The announcement came just as even more grotesque details emerged about a Chinese money-laundering operation in B.C. An article written by the Province’s Sam Cooper offers details about a “mysterious” real estate tycoon with a checkered past in China and links to $500mm worth of shady real estate deals in British Columbia:
A Chinese property tycoon linked to a massive banking scandal in China’s industrial north is at the centre of more than $500 million in B.C. property deals, a joint investigation by Postmedia and global due diligence firm IPSA International shows.
Chinese real estate magnate Kevin Sun — also known as Hong Sun, Kevin Lin, Hong Wei Sun and Sun Hongwei — founded Sun Commercial Real Estate in 2013. In addition to buying and selling hundreds of millions in B.C. property, the B.C. company, which focuses on immigrant investors, has raised over $200 million from investors.
Kim Marsh, executive vice-president of IPSA International and a former commander of a RCMP international Organized Crime Investigation Unit, said at the conclusion of a year-long joint investigation by Postmedia News and IPSA: “This case has many alarming red flags. The modus operandi outlined in this case is similar to some of the operations that are using the Canadian real estate market to launder money. This situation begs many questions including, what happened to the visa vetting process, banking compliance, public company scrutiny and regulators of all sorts.”
Land records indicate that over $500 million in B.C. property has been bought and sold through companies related to Sun.
The article explains Kevin Sun’s checkered past growing up in the Jilin Province of China. What started out as a rags-to-riches story ended with an investigation into irregular lending practices at the Jilin branch of Industrial and Commercial Bank which concluded that Jilin Heng Enterprise Group used a “variety of techniques in conspiracy to defraud banks” our of about $500mm.

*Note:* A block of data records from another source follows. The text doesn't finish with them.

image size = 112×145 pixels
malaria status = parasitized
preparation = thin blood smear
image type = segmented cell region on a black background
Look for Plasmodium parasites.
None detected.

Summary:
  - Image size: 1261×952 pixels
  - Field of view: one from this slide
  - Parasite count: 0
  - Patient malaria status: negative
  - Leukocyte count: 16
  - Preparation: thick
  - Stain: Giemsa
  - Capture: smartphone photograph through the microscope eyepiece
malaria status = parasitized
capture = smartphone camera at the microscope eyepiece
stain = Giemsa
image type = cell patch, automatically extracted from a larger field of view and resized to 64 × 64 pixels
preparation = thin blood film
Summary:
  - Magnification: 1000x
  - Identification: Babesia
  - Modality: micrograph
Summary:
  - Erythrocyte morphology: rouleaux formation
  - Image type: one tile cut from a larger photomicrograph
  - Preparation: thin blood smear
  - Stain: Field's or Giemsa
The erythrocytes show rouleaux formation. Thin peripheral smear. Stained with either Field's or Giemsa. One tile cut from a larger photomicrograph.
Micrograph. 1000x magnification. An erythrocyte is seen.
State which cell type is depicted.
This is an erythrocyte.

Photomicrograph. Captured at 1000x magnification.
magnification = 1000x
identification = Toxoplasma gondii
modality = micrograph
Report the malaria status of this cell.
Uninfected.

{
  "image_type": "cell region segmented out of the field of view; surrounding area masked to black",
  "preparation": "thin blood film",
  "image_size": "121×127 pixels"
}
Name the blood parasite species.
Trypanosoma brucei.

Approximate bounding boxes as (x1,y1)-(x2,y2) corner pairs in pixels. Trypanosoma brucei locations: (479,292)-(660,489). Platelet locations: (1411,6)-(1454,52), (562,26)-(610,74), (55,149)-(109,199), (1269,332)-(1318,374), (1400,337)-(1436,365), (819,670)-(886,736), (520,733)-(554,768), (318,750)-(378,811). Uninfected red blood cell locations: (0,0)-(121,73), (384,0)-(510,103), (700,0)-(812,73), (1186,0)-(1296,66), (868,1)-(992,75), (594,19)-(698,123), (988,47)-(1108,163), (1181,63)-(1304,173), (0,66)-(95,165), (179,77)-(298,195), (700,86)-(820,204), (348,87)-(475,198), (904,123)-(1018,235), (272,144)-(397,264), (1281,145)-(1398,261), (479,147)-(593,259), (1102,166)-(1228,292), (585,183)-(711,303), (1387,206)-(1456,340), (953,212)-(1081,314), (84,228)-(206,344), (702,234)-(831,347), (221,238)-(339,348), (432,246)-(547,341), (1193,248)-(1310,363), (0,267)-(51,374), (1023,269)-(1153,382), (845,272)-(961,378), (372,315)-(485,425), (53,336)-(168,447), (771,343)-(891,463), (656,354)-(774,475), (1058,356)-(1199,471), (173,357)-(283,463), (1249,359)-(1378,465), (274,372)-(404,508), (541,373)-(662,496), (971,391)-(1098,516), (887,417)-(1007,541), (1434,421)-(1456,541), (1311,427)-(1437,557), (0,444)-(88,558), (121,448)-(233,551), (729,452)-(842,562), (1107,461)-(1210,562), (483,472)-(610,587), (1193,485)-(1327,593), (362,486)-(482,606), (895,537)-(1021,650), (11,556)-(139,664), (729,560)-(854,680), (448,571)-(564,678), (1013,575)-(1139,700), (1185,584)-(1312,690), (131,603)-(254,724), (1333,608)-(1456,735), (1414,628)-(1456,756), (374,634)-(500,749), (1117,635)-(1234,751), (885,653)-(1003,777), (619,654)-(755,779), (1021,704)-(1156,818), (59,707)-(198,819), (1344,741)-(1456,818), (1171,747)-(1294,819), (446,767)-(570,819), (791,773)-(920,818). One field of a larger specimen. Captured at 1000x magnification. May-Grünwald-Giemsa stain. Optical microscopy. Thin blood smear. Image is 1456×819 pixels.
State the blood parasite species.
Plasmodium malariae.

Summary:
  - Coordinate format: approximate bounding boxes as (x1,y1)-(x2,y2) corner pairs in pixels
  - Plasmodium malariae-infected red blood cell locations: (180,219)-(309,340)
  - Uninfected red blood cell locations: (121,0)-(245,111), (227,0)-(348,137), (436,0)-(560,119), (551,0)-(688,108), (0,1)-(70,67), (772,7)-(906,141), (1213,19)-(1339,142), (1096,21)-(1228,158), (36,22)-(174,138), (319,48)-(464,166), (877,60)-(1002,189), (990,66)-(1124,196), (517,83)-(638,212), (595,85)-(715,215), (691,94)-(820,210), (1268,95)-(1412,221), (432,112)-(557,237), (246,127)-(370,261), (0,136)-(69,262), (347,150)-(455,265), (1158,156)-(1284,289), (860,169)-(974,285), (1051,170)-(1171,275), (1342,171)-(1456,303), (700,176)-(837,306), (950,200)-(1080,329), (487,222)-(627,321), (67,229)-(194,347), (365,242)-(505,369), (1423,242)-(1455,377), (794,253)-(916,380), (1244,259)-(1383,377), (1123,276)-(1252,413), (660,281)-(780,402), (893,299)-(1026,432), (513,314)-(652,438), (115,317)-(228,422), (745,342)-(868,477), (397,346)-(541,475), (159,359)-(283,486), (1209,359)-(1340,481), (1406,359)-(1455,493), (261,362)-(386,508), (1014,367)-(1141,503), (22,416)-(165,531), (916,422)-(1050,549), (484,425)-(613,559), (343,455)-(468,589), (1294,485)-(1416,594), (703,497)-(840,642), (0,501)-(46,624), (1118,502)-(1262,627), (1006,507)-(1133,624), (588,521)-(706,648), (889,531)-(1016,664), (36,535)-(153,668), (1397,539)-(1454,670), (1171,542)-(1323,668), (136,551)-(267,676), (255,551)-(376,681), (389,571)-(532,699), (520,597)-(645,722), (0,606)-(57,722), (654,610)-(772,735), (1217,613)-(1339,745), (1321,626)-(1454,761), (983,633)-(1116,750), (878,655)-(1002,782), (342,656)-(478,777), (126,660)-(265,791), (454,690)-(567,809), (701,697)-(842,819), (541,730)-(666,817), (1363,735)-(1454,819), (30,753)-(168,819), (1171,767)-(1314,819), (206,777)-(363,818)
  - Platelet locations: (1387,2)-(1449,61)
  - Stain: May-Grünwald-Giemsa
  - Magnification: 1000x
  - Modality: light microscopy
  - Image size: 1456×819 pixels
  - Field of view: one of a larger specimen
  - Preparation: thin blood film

Police arrested a number of Sun’s business associates in 2003 but Sun had already fled to Canada.
And while it took a masterful piece of investigative reporting to track down just one flagrant Chinese home flipper, the reality is that there are countless more such abusers, most of whom remain anonymous, even if their spoiled “rich kids” delight in all the perks an all too public exposure has to give.
With today’s tax, Vancouver’s real estate nightmare in which local housing had become the “new normal” anonymous Swiss bank account, and also made real estate virtually unaffordable to local, hard working Canadians, is finally set to end. As a result of the new proposal “the additional tax on the purchase of a home selling for $2 million to a foreign national will amount to an additional $300,000,” Finance Minister Mike de Jong told members of the legislature.
Whether this will prove a sufficient deterrent to future Chinese buyers remains to be seen, but having finally taken the “tax-hike” route, the local government will be able to fine tune and keep rising taxes until it finally finds the breaking point beyond which not even Chinese tycoons and oligarchs will find Vancouver real estate a welcome source of their laundered funds.
The good news is that, if it is successful, Vancouver housing is about to become far more affordable. The bad news is that if it leads to a selling scramble, the worst cast outcome – one predicted by the OECD at the start of June, namely a “disorderly housing market correction” – may have just been triggered leading to a dramatic collapse in Vancouver home prices.
Then again, since it will mostly affect Chinese robber barons, we doubt the local population will shed many tears.